Long-term expansion and self-organization of human fetal brain organoids

By Vijay Kumar MalesuJan 12 2024Reviewed by Benedette Cuffari, M.Sc.

In a recent study published in Cell, researchers established fetal brain organoids (FeBOs) as a versatile platform for brain cancer modeling.

Study: Human fetal brain self-organizes into long-term expanding organoids. Image Credit: cones / Shutterstock.com

What are organoids?

Human organoids, which are three-dimensional (3D) structures derived from stem cells, closely mimic real tissue, thus enabling the study of human biology in health and disease. Organoids can be sourced either from pluripotent stem cells (PSCs) or tissue stem cells (TSCs).

PSC organoids replicate developmental stages, whereas TSC organoids from adult or fetal tissues utilize the body's regenerative capabilities. Taken together, these organoid models offer novel insights into developmental pathways, tissue-specific functions, and disease states.

Brain development research, which is traditionally reliant on animal models, benefits from the use of human-derived 3D brain organoids. Nevertheless, these organoids present challenges in mimicking the unique features of human brain development, such as complex expansion and differentiation.
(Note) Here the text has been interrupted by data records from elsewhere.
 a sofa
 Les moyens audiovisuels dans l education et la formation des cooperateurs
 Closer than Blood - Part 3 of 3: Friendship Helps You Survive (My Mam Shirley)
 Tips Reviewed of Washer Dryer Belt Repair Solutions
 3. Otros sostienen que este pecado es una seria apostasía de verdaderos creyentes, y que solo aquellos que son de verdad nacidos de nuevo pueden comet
Further research is needed to optimize and enhance the characterization, neuronal specification, electrophysiological properties, and development of more refined maturation protocols for FeBOs, as well as explore their region-specific responses and cytoarchitecture.

Study findings

In the present study, researchers investigate the development of human brain organoids from fetal brain tissue, focusing on the early to mid-neurogenesis period. Biological tissues up to 15 gestational weeks of age were cut into small pieces to preserve tissue architecture. These fragments were cultured in a serum- and extracellular matrix (ECM)-free medium with growth factors to ultimately form FeBOs.
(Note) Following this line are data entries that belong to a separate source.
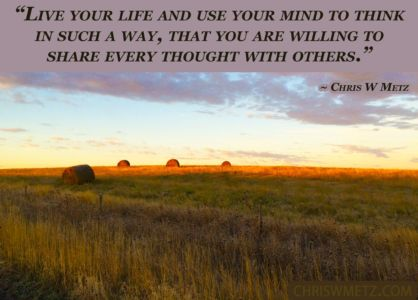 Wisdom Quote be willing to share all thoughts 22 ChrisWMetz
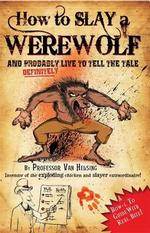 How to Slay a Werewolf : Professor Van Helsing's Guides - Martin Howard
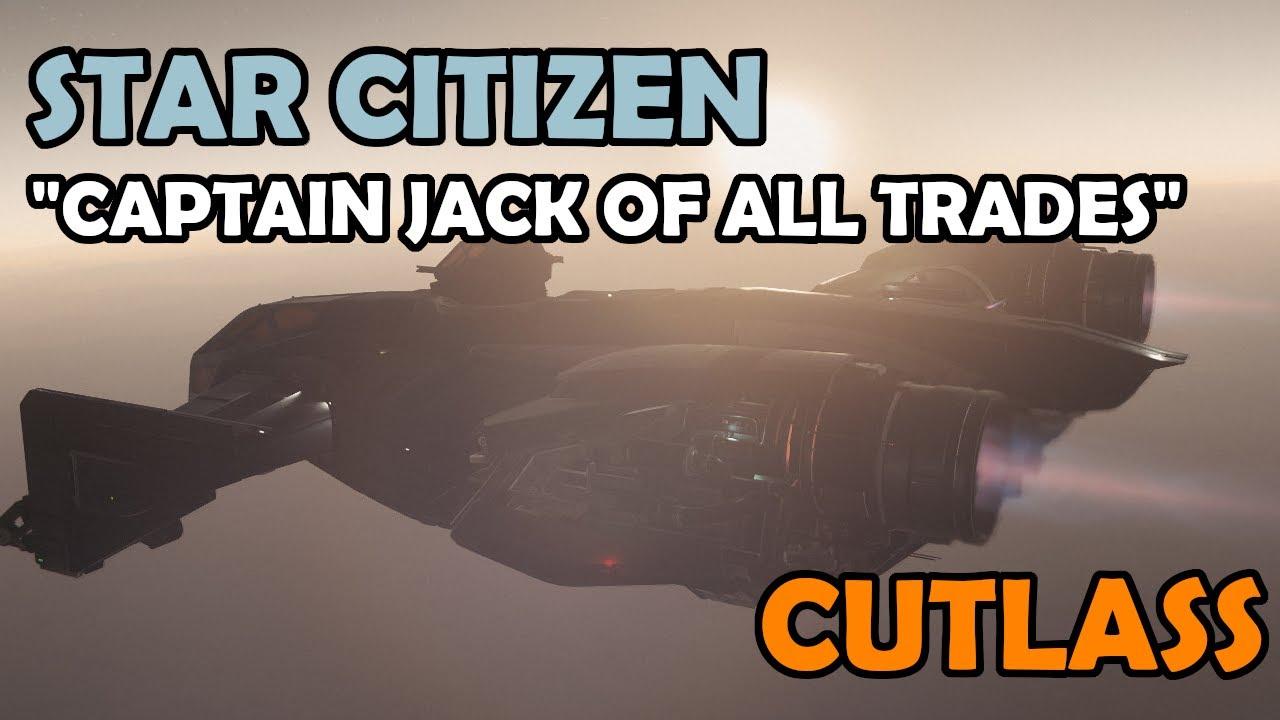 Download CAPTAIN JACK… OF ALL TRADES | Drake CUTLASS Black Ship Review | Star Citizen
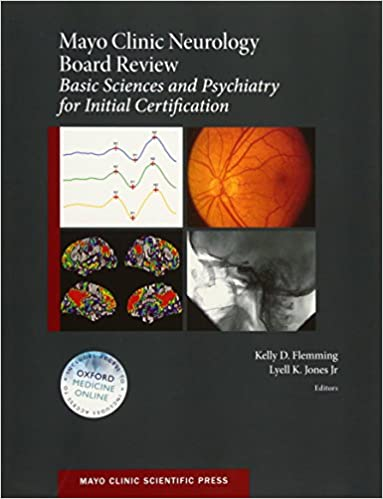 Mayo Clinic Neurology Board Review: Basic Sciences and Psychiatry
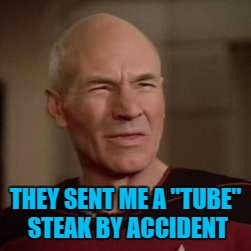 "THEY SENT ME A ""TUBE"" STEAK BY ACCIDENT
FeBOs were associated with a high success rate in culture of over 95% and could be passaged reliably, all the while ex-consistent expansion and morphology across different lines and donors. Over a period of eight months, these organoids exhibited significant biomass growth of up to 15,000-fold.

The cellular composition of FeBOs was analyzed using neurodevelopmental markers. To this end, FeBOs consisted of abundant neural stem/progenitor cells and neuronal cells, including a population of outer radial glial cells, a cell type enriched in primates.

Transmission electron microscopy (TEM) confirmed neural tissue features like neurites and axons with microtubules present within FeBOs. Furthermore, lentiviral infection studies supported ongoing neurogenesis in these organoids. Transcriptomic characterization showed the absence of non-neuroectodermal markers and confirmed the exclusive neuroectodermal identity of FeBOs.

Region-specific FeBOs were generated from different brain regions, which exhibited distinct cellular compositions reflective of their regions of origin. To this end, quantitative polymerase chain reaction (qPCR) assay was used on the original tissue fragments, which confirmed that most tissues originated from the telencephaic region due to expression of forkhead-box G1 (FOXG1⁺).

Both dorsal and ventral forebrain markers were identified in respective FeBOs by empty spiracles homeobox 1 (EMX1⁺) and paired box 6 protein (PAX6⁺) expression in dorsal fragments, and distal-less homeobox 2 (DLX2⁺), GS homeobox 2 (GSX2⁺), and NK2 homeobox 1 (NKX2-1⁺) expression in forebrain fragments. Long-term culture stability was assessed, and some degree of gradual maturation was observed in FeBOs over time.

The effect of modifying culture conditions on FeBO maturation was also investigated. More specifically, altering the in vitro environment by withdrawing certain growth factors and adding basement membrane extract decelerated cellular expansion and induced changes in gene expression that were indicative of neuronal maturation. Matured FeBOs exhibited increased expression of neuronal markers and reduced expression of certain stem cell markers.

Comparative analyses revealed that the extracellular matrix (ECM) profiles of FeBOs closely resembled developing human brain tissue. Likewise, proteomic analyses confirmed the similarity of FeBO ECM components to those of human fetal brain tissue, thereby distinguishing these organoids from PSC-derived 3D brain models.

The study findings demonstrate that FeBOs can serve as a versatile platform for brain cancer modeling. Through clustered regularly interspaced short palindromic repeats (CRISPR) editing, mutations associated with brain disorders and cancers were introduced, which subsequently led to observable changes in cell behavior and response to drugs. These mutant FeBOs, particularly triple knockout lines, were used in mutation-drug sensitivity assays, showing potential for scalable and reproducible brain cancer modeling.

Conclusions

The FeBOs generated in the current study resembled various aspects of the human fetal brain, including their cellular diversity and transcription profiles. As compared to PSC-derived brain models, FeBOs are not capable of naturally progressing to later stages of development, thereby allowing researchers an opportunity to generate reproducible FeBO organoid lines with robust cellular heterogeneity that can be selectively matured for specific studies.